As the truck picked up speed, the engine noise and the wind rushing in through the windows made it necessary to shout.

“Yeah, I can imagine!” Jake hollered. “Where you going,
anyway?”

“Austin!”

“Really? Austin's a great town! A trucker can always find a party and pussy in Austin!”

Sam smiled knowingly at Jake, though inwardly he grimaced.

He figured that now he was going to have to listen to a lot of self-centered sex talk. He'd had the experience before and thought it odd, how many of the men he'd met on the road had felt compelled to talk about women hefore they would talk about anything else. It was as if they didn't really trust one another until they'd made certain of one another's heterosexual constitution. Just as he was preparing to grin and bear it, the driver looked like he was remembering something and changed the subject.

“You know, the last time I drove through Austin, I picked up an old man who was hitch-hiking on a day just about as hot as this. He was standing in the middle of nowhere, somewhere out toward Llano; cars were whizzing by him like he was nothin' but a signpost. I've passed up some oddball hitch-hikers in my life, too, but you know what?” Jake paused and leaned a little toward him as if he might take a guess. Sam shrugged.

Jake slapped his leg and boomed, “That old man only had one leg!”

Sam smiled politely. He wasn't sure just how decent it was to laugh at an old one-legged man stranded on the side of the road. Jake had no qualms at all, though; he thought it was hilarious. Sam began to think that the guy might be a little weird.

“He'd been standing out there for hours with the asphalt burning the shit out of his one foot. Most men would've been hopping from one foot to the other for relief, but he didn't have any choice in the matter! He'd tried sitting down for a while, he said, but that just burned his ass! And there wasn't no shade anywhere unless he walked so far from the road that he'd never catch a ride!”

“I guess that guy really appreciated seeing you then.”

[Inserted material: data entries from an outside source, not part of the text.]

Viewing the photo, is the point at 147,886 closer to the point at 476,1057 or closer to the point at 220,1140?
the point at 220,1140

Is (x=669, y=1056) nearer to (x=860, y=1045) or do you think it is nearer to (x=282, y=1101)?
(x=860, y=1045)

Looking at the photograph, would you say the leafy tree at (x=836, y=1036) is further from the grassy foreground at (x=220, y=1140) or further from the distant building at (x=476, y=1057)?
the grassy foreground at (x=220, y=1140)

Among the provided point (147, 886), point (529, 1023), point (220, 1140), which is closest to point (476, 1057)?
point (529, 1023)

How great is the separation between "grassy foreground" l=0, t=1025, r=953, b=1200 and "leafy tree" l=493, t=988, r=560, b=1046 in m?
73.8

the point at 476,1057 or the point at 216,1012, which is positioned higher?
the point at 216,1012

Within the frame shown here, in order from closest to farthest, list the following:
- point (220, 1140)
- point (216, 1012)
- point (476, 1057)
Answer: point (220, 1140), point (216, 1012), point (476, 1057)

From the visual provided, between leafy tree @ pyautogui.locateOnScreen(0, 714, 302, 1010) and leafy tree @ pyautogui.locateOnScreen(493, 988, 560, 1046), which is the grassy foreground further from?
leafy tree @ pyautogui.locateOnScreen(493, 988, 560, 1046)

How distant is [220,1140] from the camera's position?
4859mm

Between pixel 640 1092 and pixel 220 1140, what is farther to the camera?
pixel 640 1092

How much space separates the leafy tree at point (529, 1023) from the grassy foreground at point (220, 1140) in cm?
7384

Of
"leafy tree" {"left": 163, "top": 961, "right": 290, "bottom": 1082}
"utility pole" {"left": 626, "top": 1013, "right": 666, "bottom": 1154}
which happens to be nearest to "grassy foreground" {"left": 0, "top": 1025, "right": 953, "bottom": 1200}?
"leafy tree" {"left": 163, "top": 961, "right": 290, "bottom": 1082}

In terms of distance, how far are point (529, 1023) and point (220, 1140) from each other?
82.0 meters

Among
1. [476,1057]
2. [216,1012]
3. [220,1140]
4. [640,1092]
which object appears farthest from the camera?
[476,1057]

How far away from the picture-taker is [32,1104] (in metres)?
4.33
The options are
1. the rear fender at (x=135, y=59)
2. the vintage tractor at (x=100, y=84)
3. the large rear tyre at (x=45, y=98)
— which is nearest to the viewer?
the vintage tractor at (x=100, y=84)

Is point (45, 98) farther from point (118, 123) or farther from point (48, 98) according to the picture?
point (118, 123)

"Shit!" Jake spat out the window and then grinned. “I might as well've tried making friends with a rattlesnake. That old man was the most goddamn bad-tempered hitchhiker I ever met! You couldna made him madder if you'd pissed in his hat! Most guys you pick up on the road try to get along and not be a bother, but this old fart was mad at the world. He was mad because a thousand cars had gone past him that afternoon and didn't give a shit about a poor old cripple. And he was mad because he'd lost the leg in the first place!”

“That's quite a list,” Sam thought.

“And in particular,” Jake snickered, “he was mad 'cause he'd gone to Austin only meaning to visit his niece for a couple of days but he got pneumonia and had to spend two whole weeks in the hospital! Then, when he got out, the niece was out of town and he didn't have no money and the only way he could get back to Houston—which the hardheaded bastard was absolutely determined to do—was to stand out there on the side of the goddamn road like a fuckin' sideshow attraction!”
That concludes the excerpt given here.